Any clues as to why the switches seems not to be doing anything and is it unsafe/dangerous?????  What should I do next?  Cap the switches and their wires off???

Thanks to all!!!


----------



## nealtw (Sep 18, 2012)

In a 3way switch the red wire goes to one switch from the other. The unused red at the light box was probably put the for a fan to be installed at a later date. I suspect you have an extra red in one of the switch boxes for the fan and you have wired up the wrong one. Just a guess


----------



## Wuzzat? (Sep 18, 2012)

condoowner said:


> Whats going on with the dimmer at 0% and lights still on?


You need higher wattage bulbs for them to go completely off?


----------



## condoowner (Sep 19, 2012)

Hey Neal, I'm very confident that I did not wire the wrong red wire.. the switches were replaced on the fly, that is I took the old one out and immediately put the new one with the wires exactly at the same terminals...

That's weird.


----------



## nealtw (Sep 19, 2012)

If you google 3way switches you will find some diff ways these are wired, you are going to have to sort what you have, what wires go where. Then you could have a bad switch or wire.


----------



## condoowner (Sep 19, 2012)

ok some research was required but I have progressed quite a bit in understanding the system.  Folks used in electrical wiring might be able to explain to me how it really works.  I quick survey with a multimeter and finding the source from the panel and a nice sketch helped quite a bit.

Basically, this is EXACTLY what I have.  Now I understand why the fan always is powered on, even if the switches are off...  the power routes from the main panel to the switch 1 (SW 1) then to the wire nut in the middle, then to the fan... Not sure of the purpose of such config.

Also, through deduction and logic, the switches must be wired as shown on the sketch.

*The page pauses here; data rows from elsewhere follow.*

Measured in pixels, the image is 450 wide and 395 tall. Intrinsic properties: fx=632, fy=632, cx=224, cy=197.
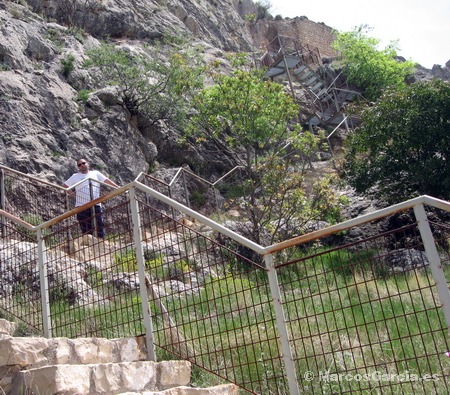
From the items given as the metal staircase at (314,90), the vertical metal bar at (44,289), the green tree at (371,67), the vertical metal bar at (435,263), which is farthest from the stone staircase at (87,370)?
the green tree at (371,67)

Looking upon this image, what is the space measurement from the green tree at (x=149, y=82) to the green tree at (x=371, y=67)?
15.4 m

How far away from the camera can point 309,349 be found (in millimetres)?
5871

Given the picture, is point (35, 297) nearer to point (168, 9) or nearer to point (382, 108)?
point (382, 108)

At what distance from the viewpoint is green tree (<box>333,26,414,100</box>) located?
3222cm

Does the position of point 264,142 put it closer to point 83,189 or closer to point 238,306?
point 83,189

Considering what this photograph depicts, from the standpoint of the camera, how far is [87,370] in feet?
14.0

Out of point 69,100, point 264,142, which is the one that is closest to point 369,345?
point 264,142

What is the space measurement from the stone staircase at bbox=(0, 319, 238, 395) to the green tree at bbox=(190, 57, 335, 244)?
696cm

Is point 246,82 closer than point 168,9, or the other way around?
point 246,82

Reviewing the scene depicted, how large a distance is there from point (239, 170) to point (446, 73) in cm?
2430

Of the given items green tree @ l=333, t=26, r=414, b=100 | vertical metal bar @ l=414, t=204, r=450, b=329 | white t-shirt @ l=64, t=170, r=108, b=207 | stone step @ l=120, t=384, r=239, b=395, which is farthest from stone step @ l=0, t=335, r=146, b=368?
green tree @ l=333, t=26, r=414, b=100

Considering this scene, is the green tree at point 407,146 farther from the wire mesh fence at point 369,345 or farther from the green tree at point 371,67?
the green tree at point 371,67

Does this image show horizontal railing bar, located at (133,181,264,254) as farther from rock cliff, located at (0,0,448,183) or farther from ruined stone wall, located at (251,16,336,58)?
ruined stone wall, located at (251,16,336,58)

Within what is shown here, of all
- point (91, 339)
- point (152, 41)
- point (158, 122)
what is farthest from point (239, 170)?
point (91, 339)
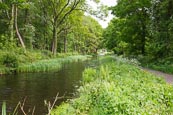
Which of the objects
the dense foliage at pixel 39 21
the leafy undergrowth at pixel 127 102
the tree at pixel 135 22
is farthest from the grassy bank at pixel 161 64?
the dense foliage at pixel 39 21

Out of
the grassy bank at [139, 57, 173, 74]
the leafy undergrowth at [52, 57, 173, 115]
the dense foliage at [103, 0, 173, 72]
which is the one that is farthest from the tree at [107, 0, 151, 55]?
the leafy undergrowth at [52, 57, 173, 115]

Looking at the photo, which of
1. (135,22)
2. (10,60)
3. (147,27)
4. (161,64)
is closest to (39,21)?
(135,22)

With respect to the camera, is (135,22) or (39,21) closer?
(135,22)

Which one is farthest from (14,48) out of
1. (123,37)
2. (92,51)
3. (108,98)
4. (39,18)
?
(92,51)

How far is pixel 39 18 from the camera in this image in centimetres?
4934

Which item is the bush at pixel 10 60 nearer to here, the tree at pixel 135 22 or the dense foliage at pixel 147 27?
the dense foliage at pixel 147 27

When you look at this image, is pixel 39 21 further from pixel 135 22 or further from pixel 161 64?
pixel 161 64

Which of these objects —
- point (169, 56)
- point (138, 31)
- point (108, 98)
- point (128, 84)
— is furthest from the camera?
point (138, 31)

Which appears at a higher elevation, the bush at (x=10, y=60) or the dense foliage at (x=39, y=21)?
the dense foliage at (x=39, y=21)

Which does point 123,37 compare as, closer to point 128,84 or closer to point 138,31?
point 138,31

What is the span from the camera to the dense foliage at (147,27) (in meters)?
26.1

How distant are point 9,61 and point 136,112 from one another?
21395mm

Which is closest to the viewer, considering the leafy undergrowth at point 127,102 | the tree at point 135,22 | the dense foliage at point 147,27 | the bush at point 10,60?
the leafy undergrowth at point 127,102

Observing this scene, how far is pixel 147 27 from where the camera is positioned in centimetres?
2978
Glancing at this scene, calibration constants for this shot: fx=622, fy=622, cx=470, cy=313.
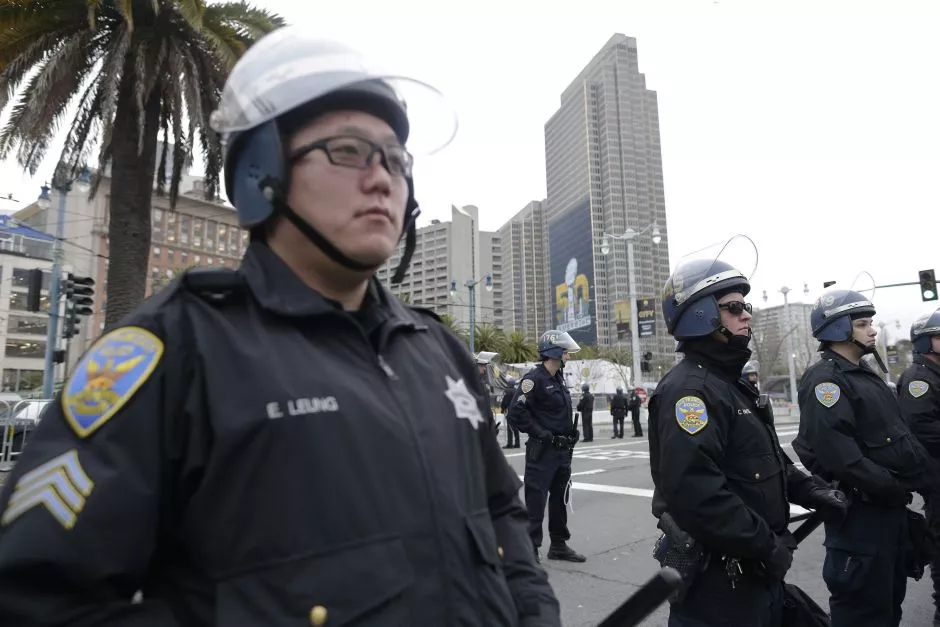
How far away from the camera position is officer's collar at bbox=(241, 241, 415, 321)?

It would almost look like a normal 3 way setup only if it had not the strange middle cable ... what that cable is doing???


----------



## condoowner (Sep 19, 2012)

I think I just understood... This is a 3 way setup ONLY for the light.  THe motor (fan) is always powered on hence the hot wire going to the SW 1 then to the fan, but the light would require a wire nut at the ceiling fan location to tie to the neutral.  Doing so, the switches would act as a 3 way switch setup for the light only.  make sense?


----------



## nealtw (Sep 19, 2012)

The lumps in your spaghetti will make it hard to chew.
You have power coming into box "A" and you have a 3 wire running to box "B" with a 3 wire running to the fan/light. Either the red or the black should be hooked to power and to the fan with out a switch as the older fans had power and were controled with pull chains for on/off, speed,and direction. Once you have that figured out you are back to wiring the switches properly for the light. Another box and switch could be added to control the fan.


----------



## JoeD (Sep 19, 2012)

What you have is a three way switch controlling the red wire at the fixture. This would probably have been for the light. It is not uncommon to have the light powered by switches and the fan always hot. The chains on the fan would be used to control it and the light could still switched off by the switches.
The unlabelled black box between sw2 and 'from panel' would be unswitched power to some other devices like receptacles or other light switches.


----------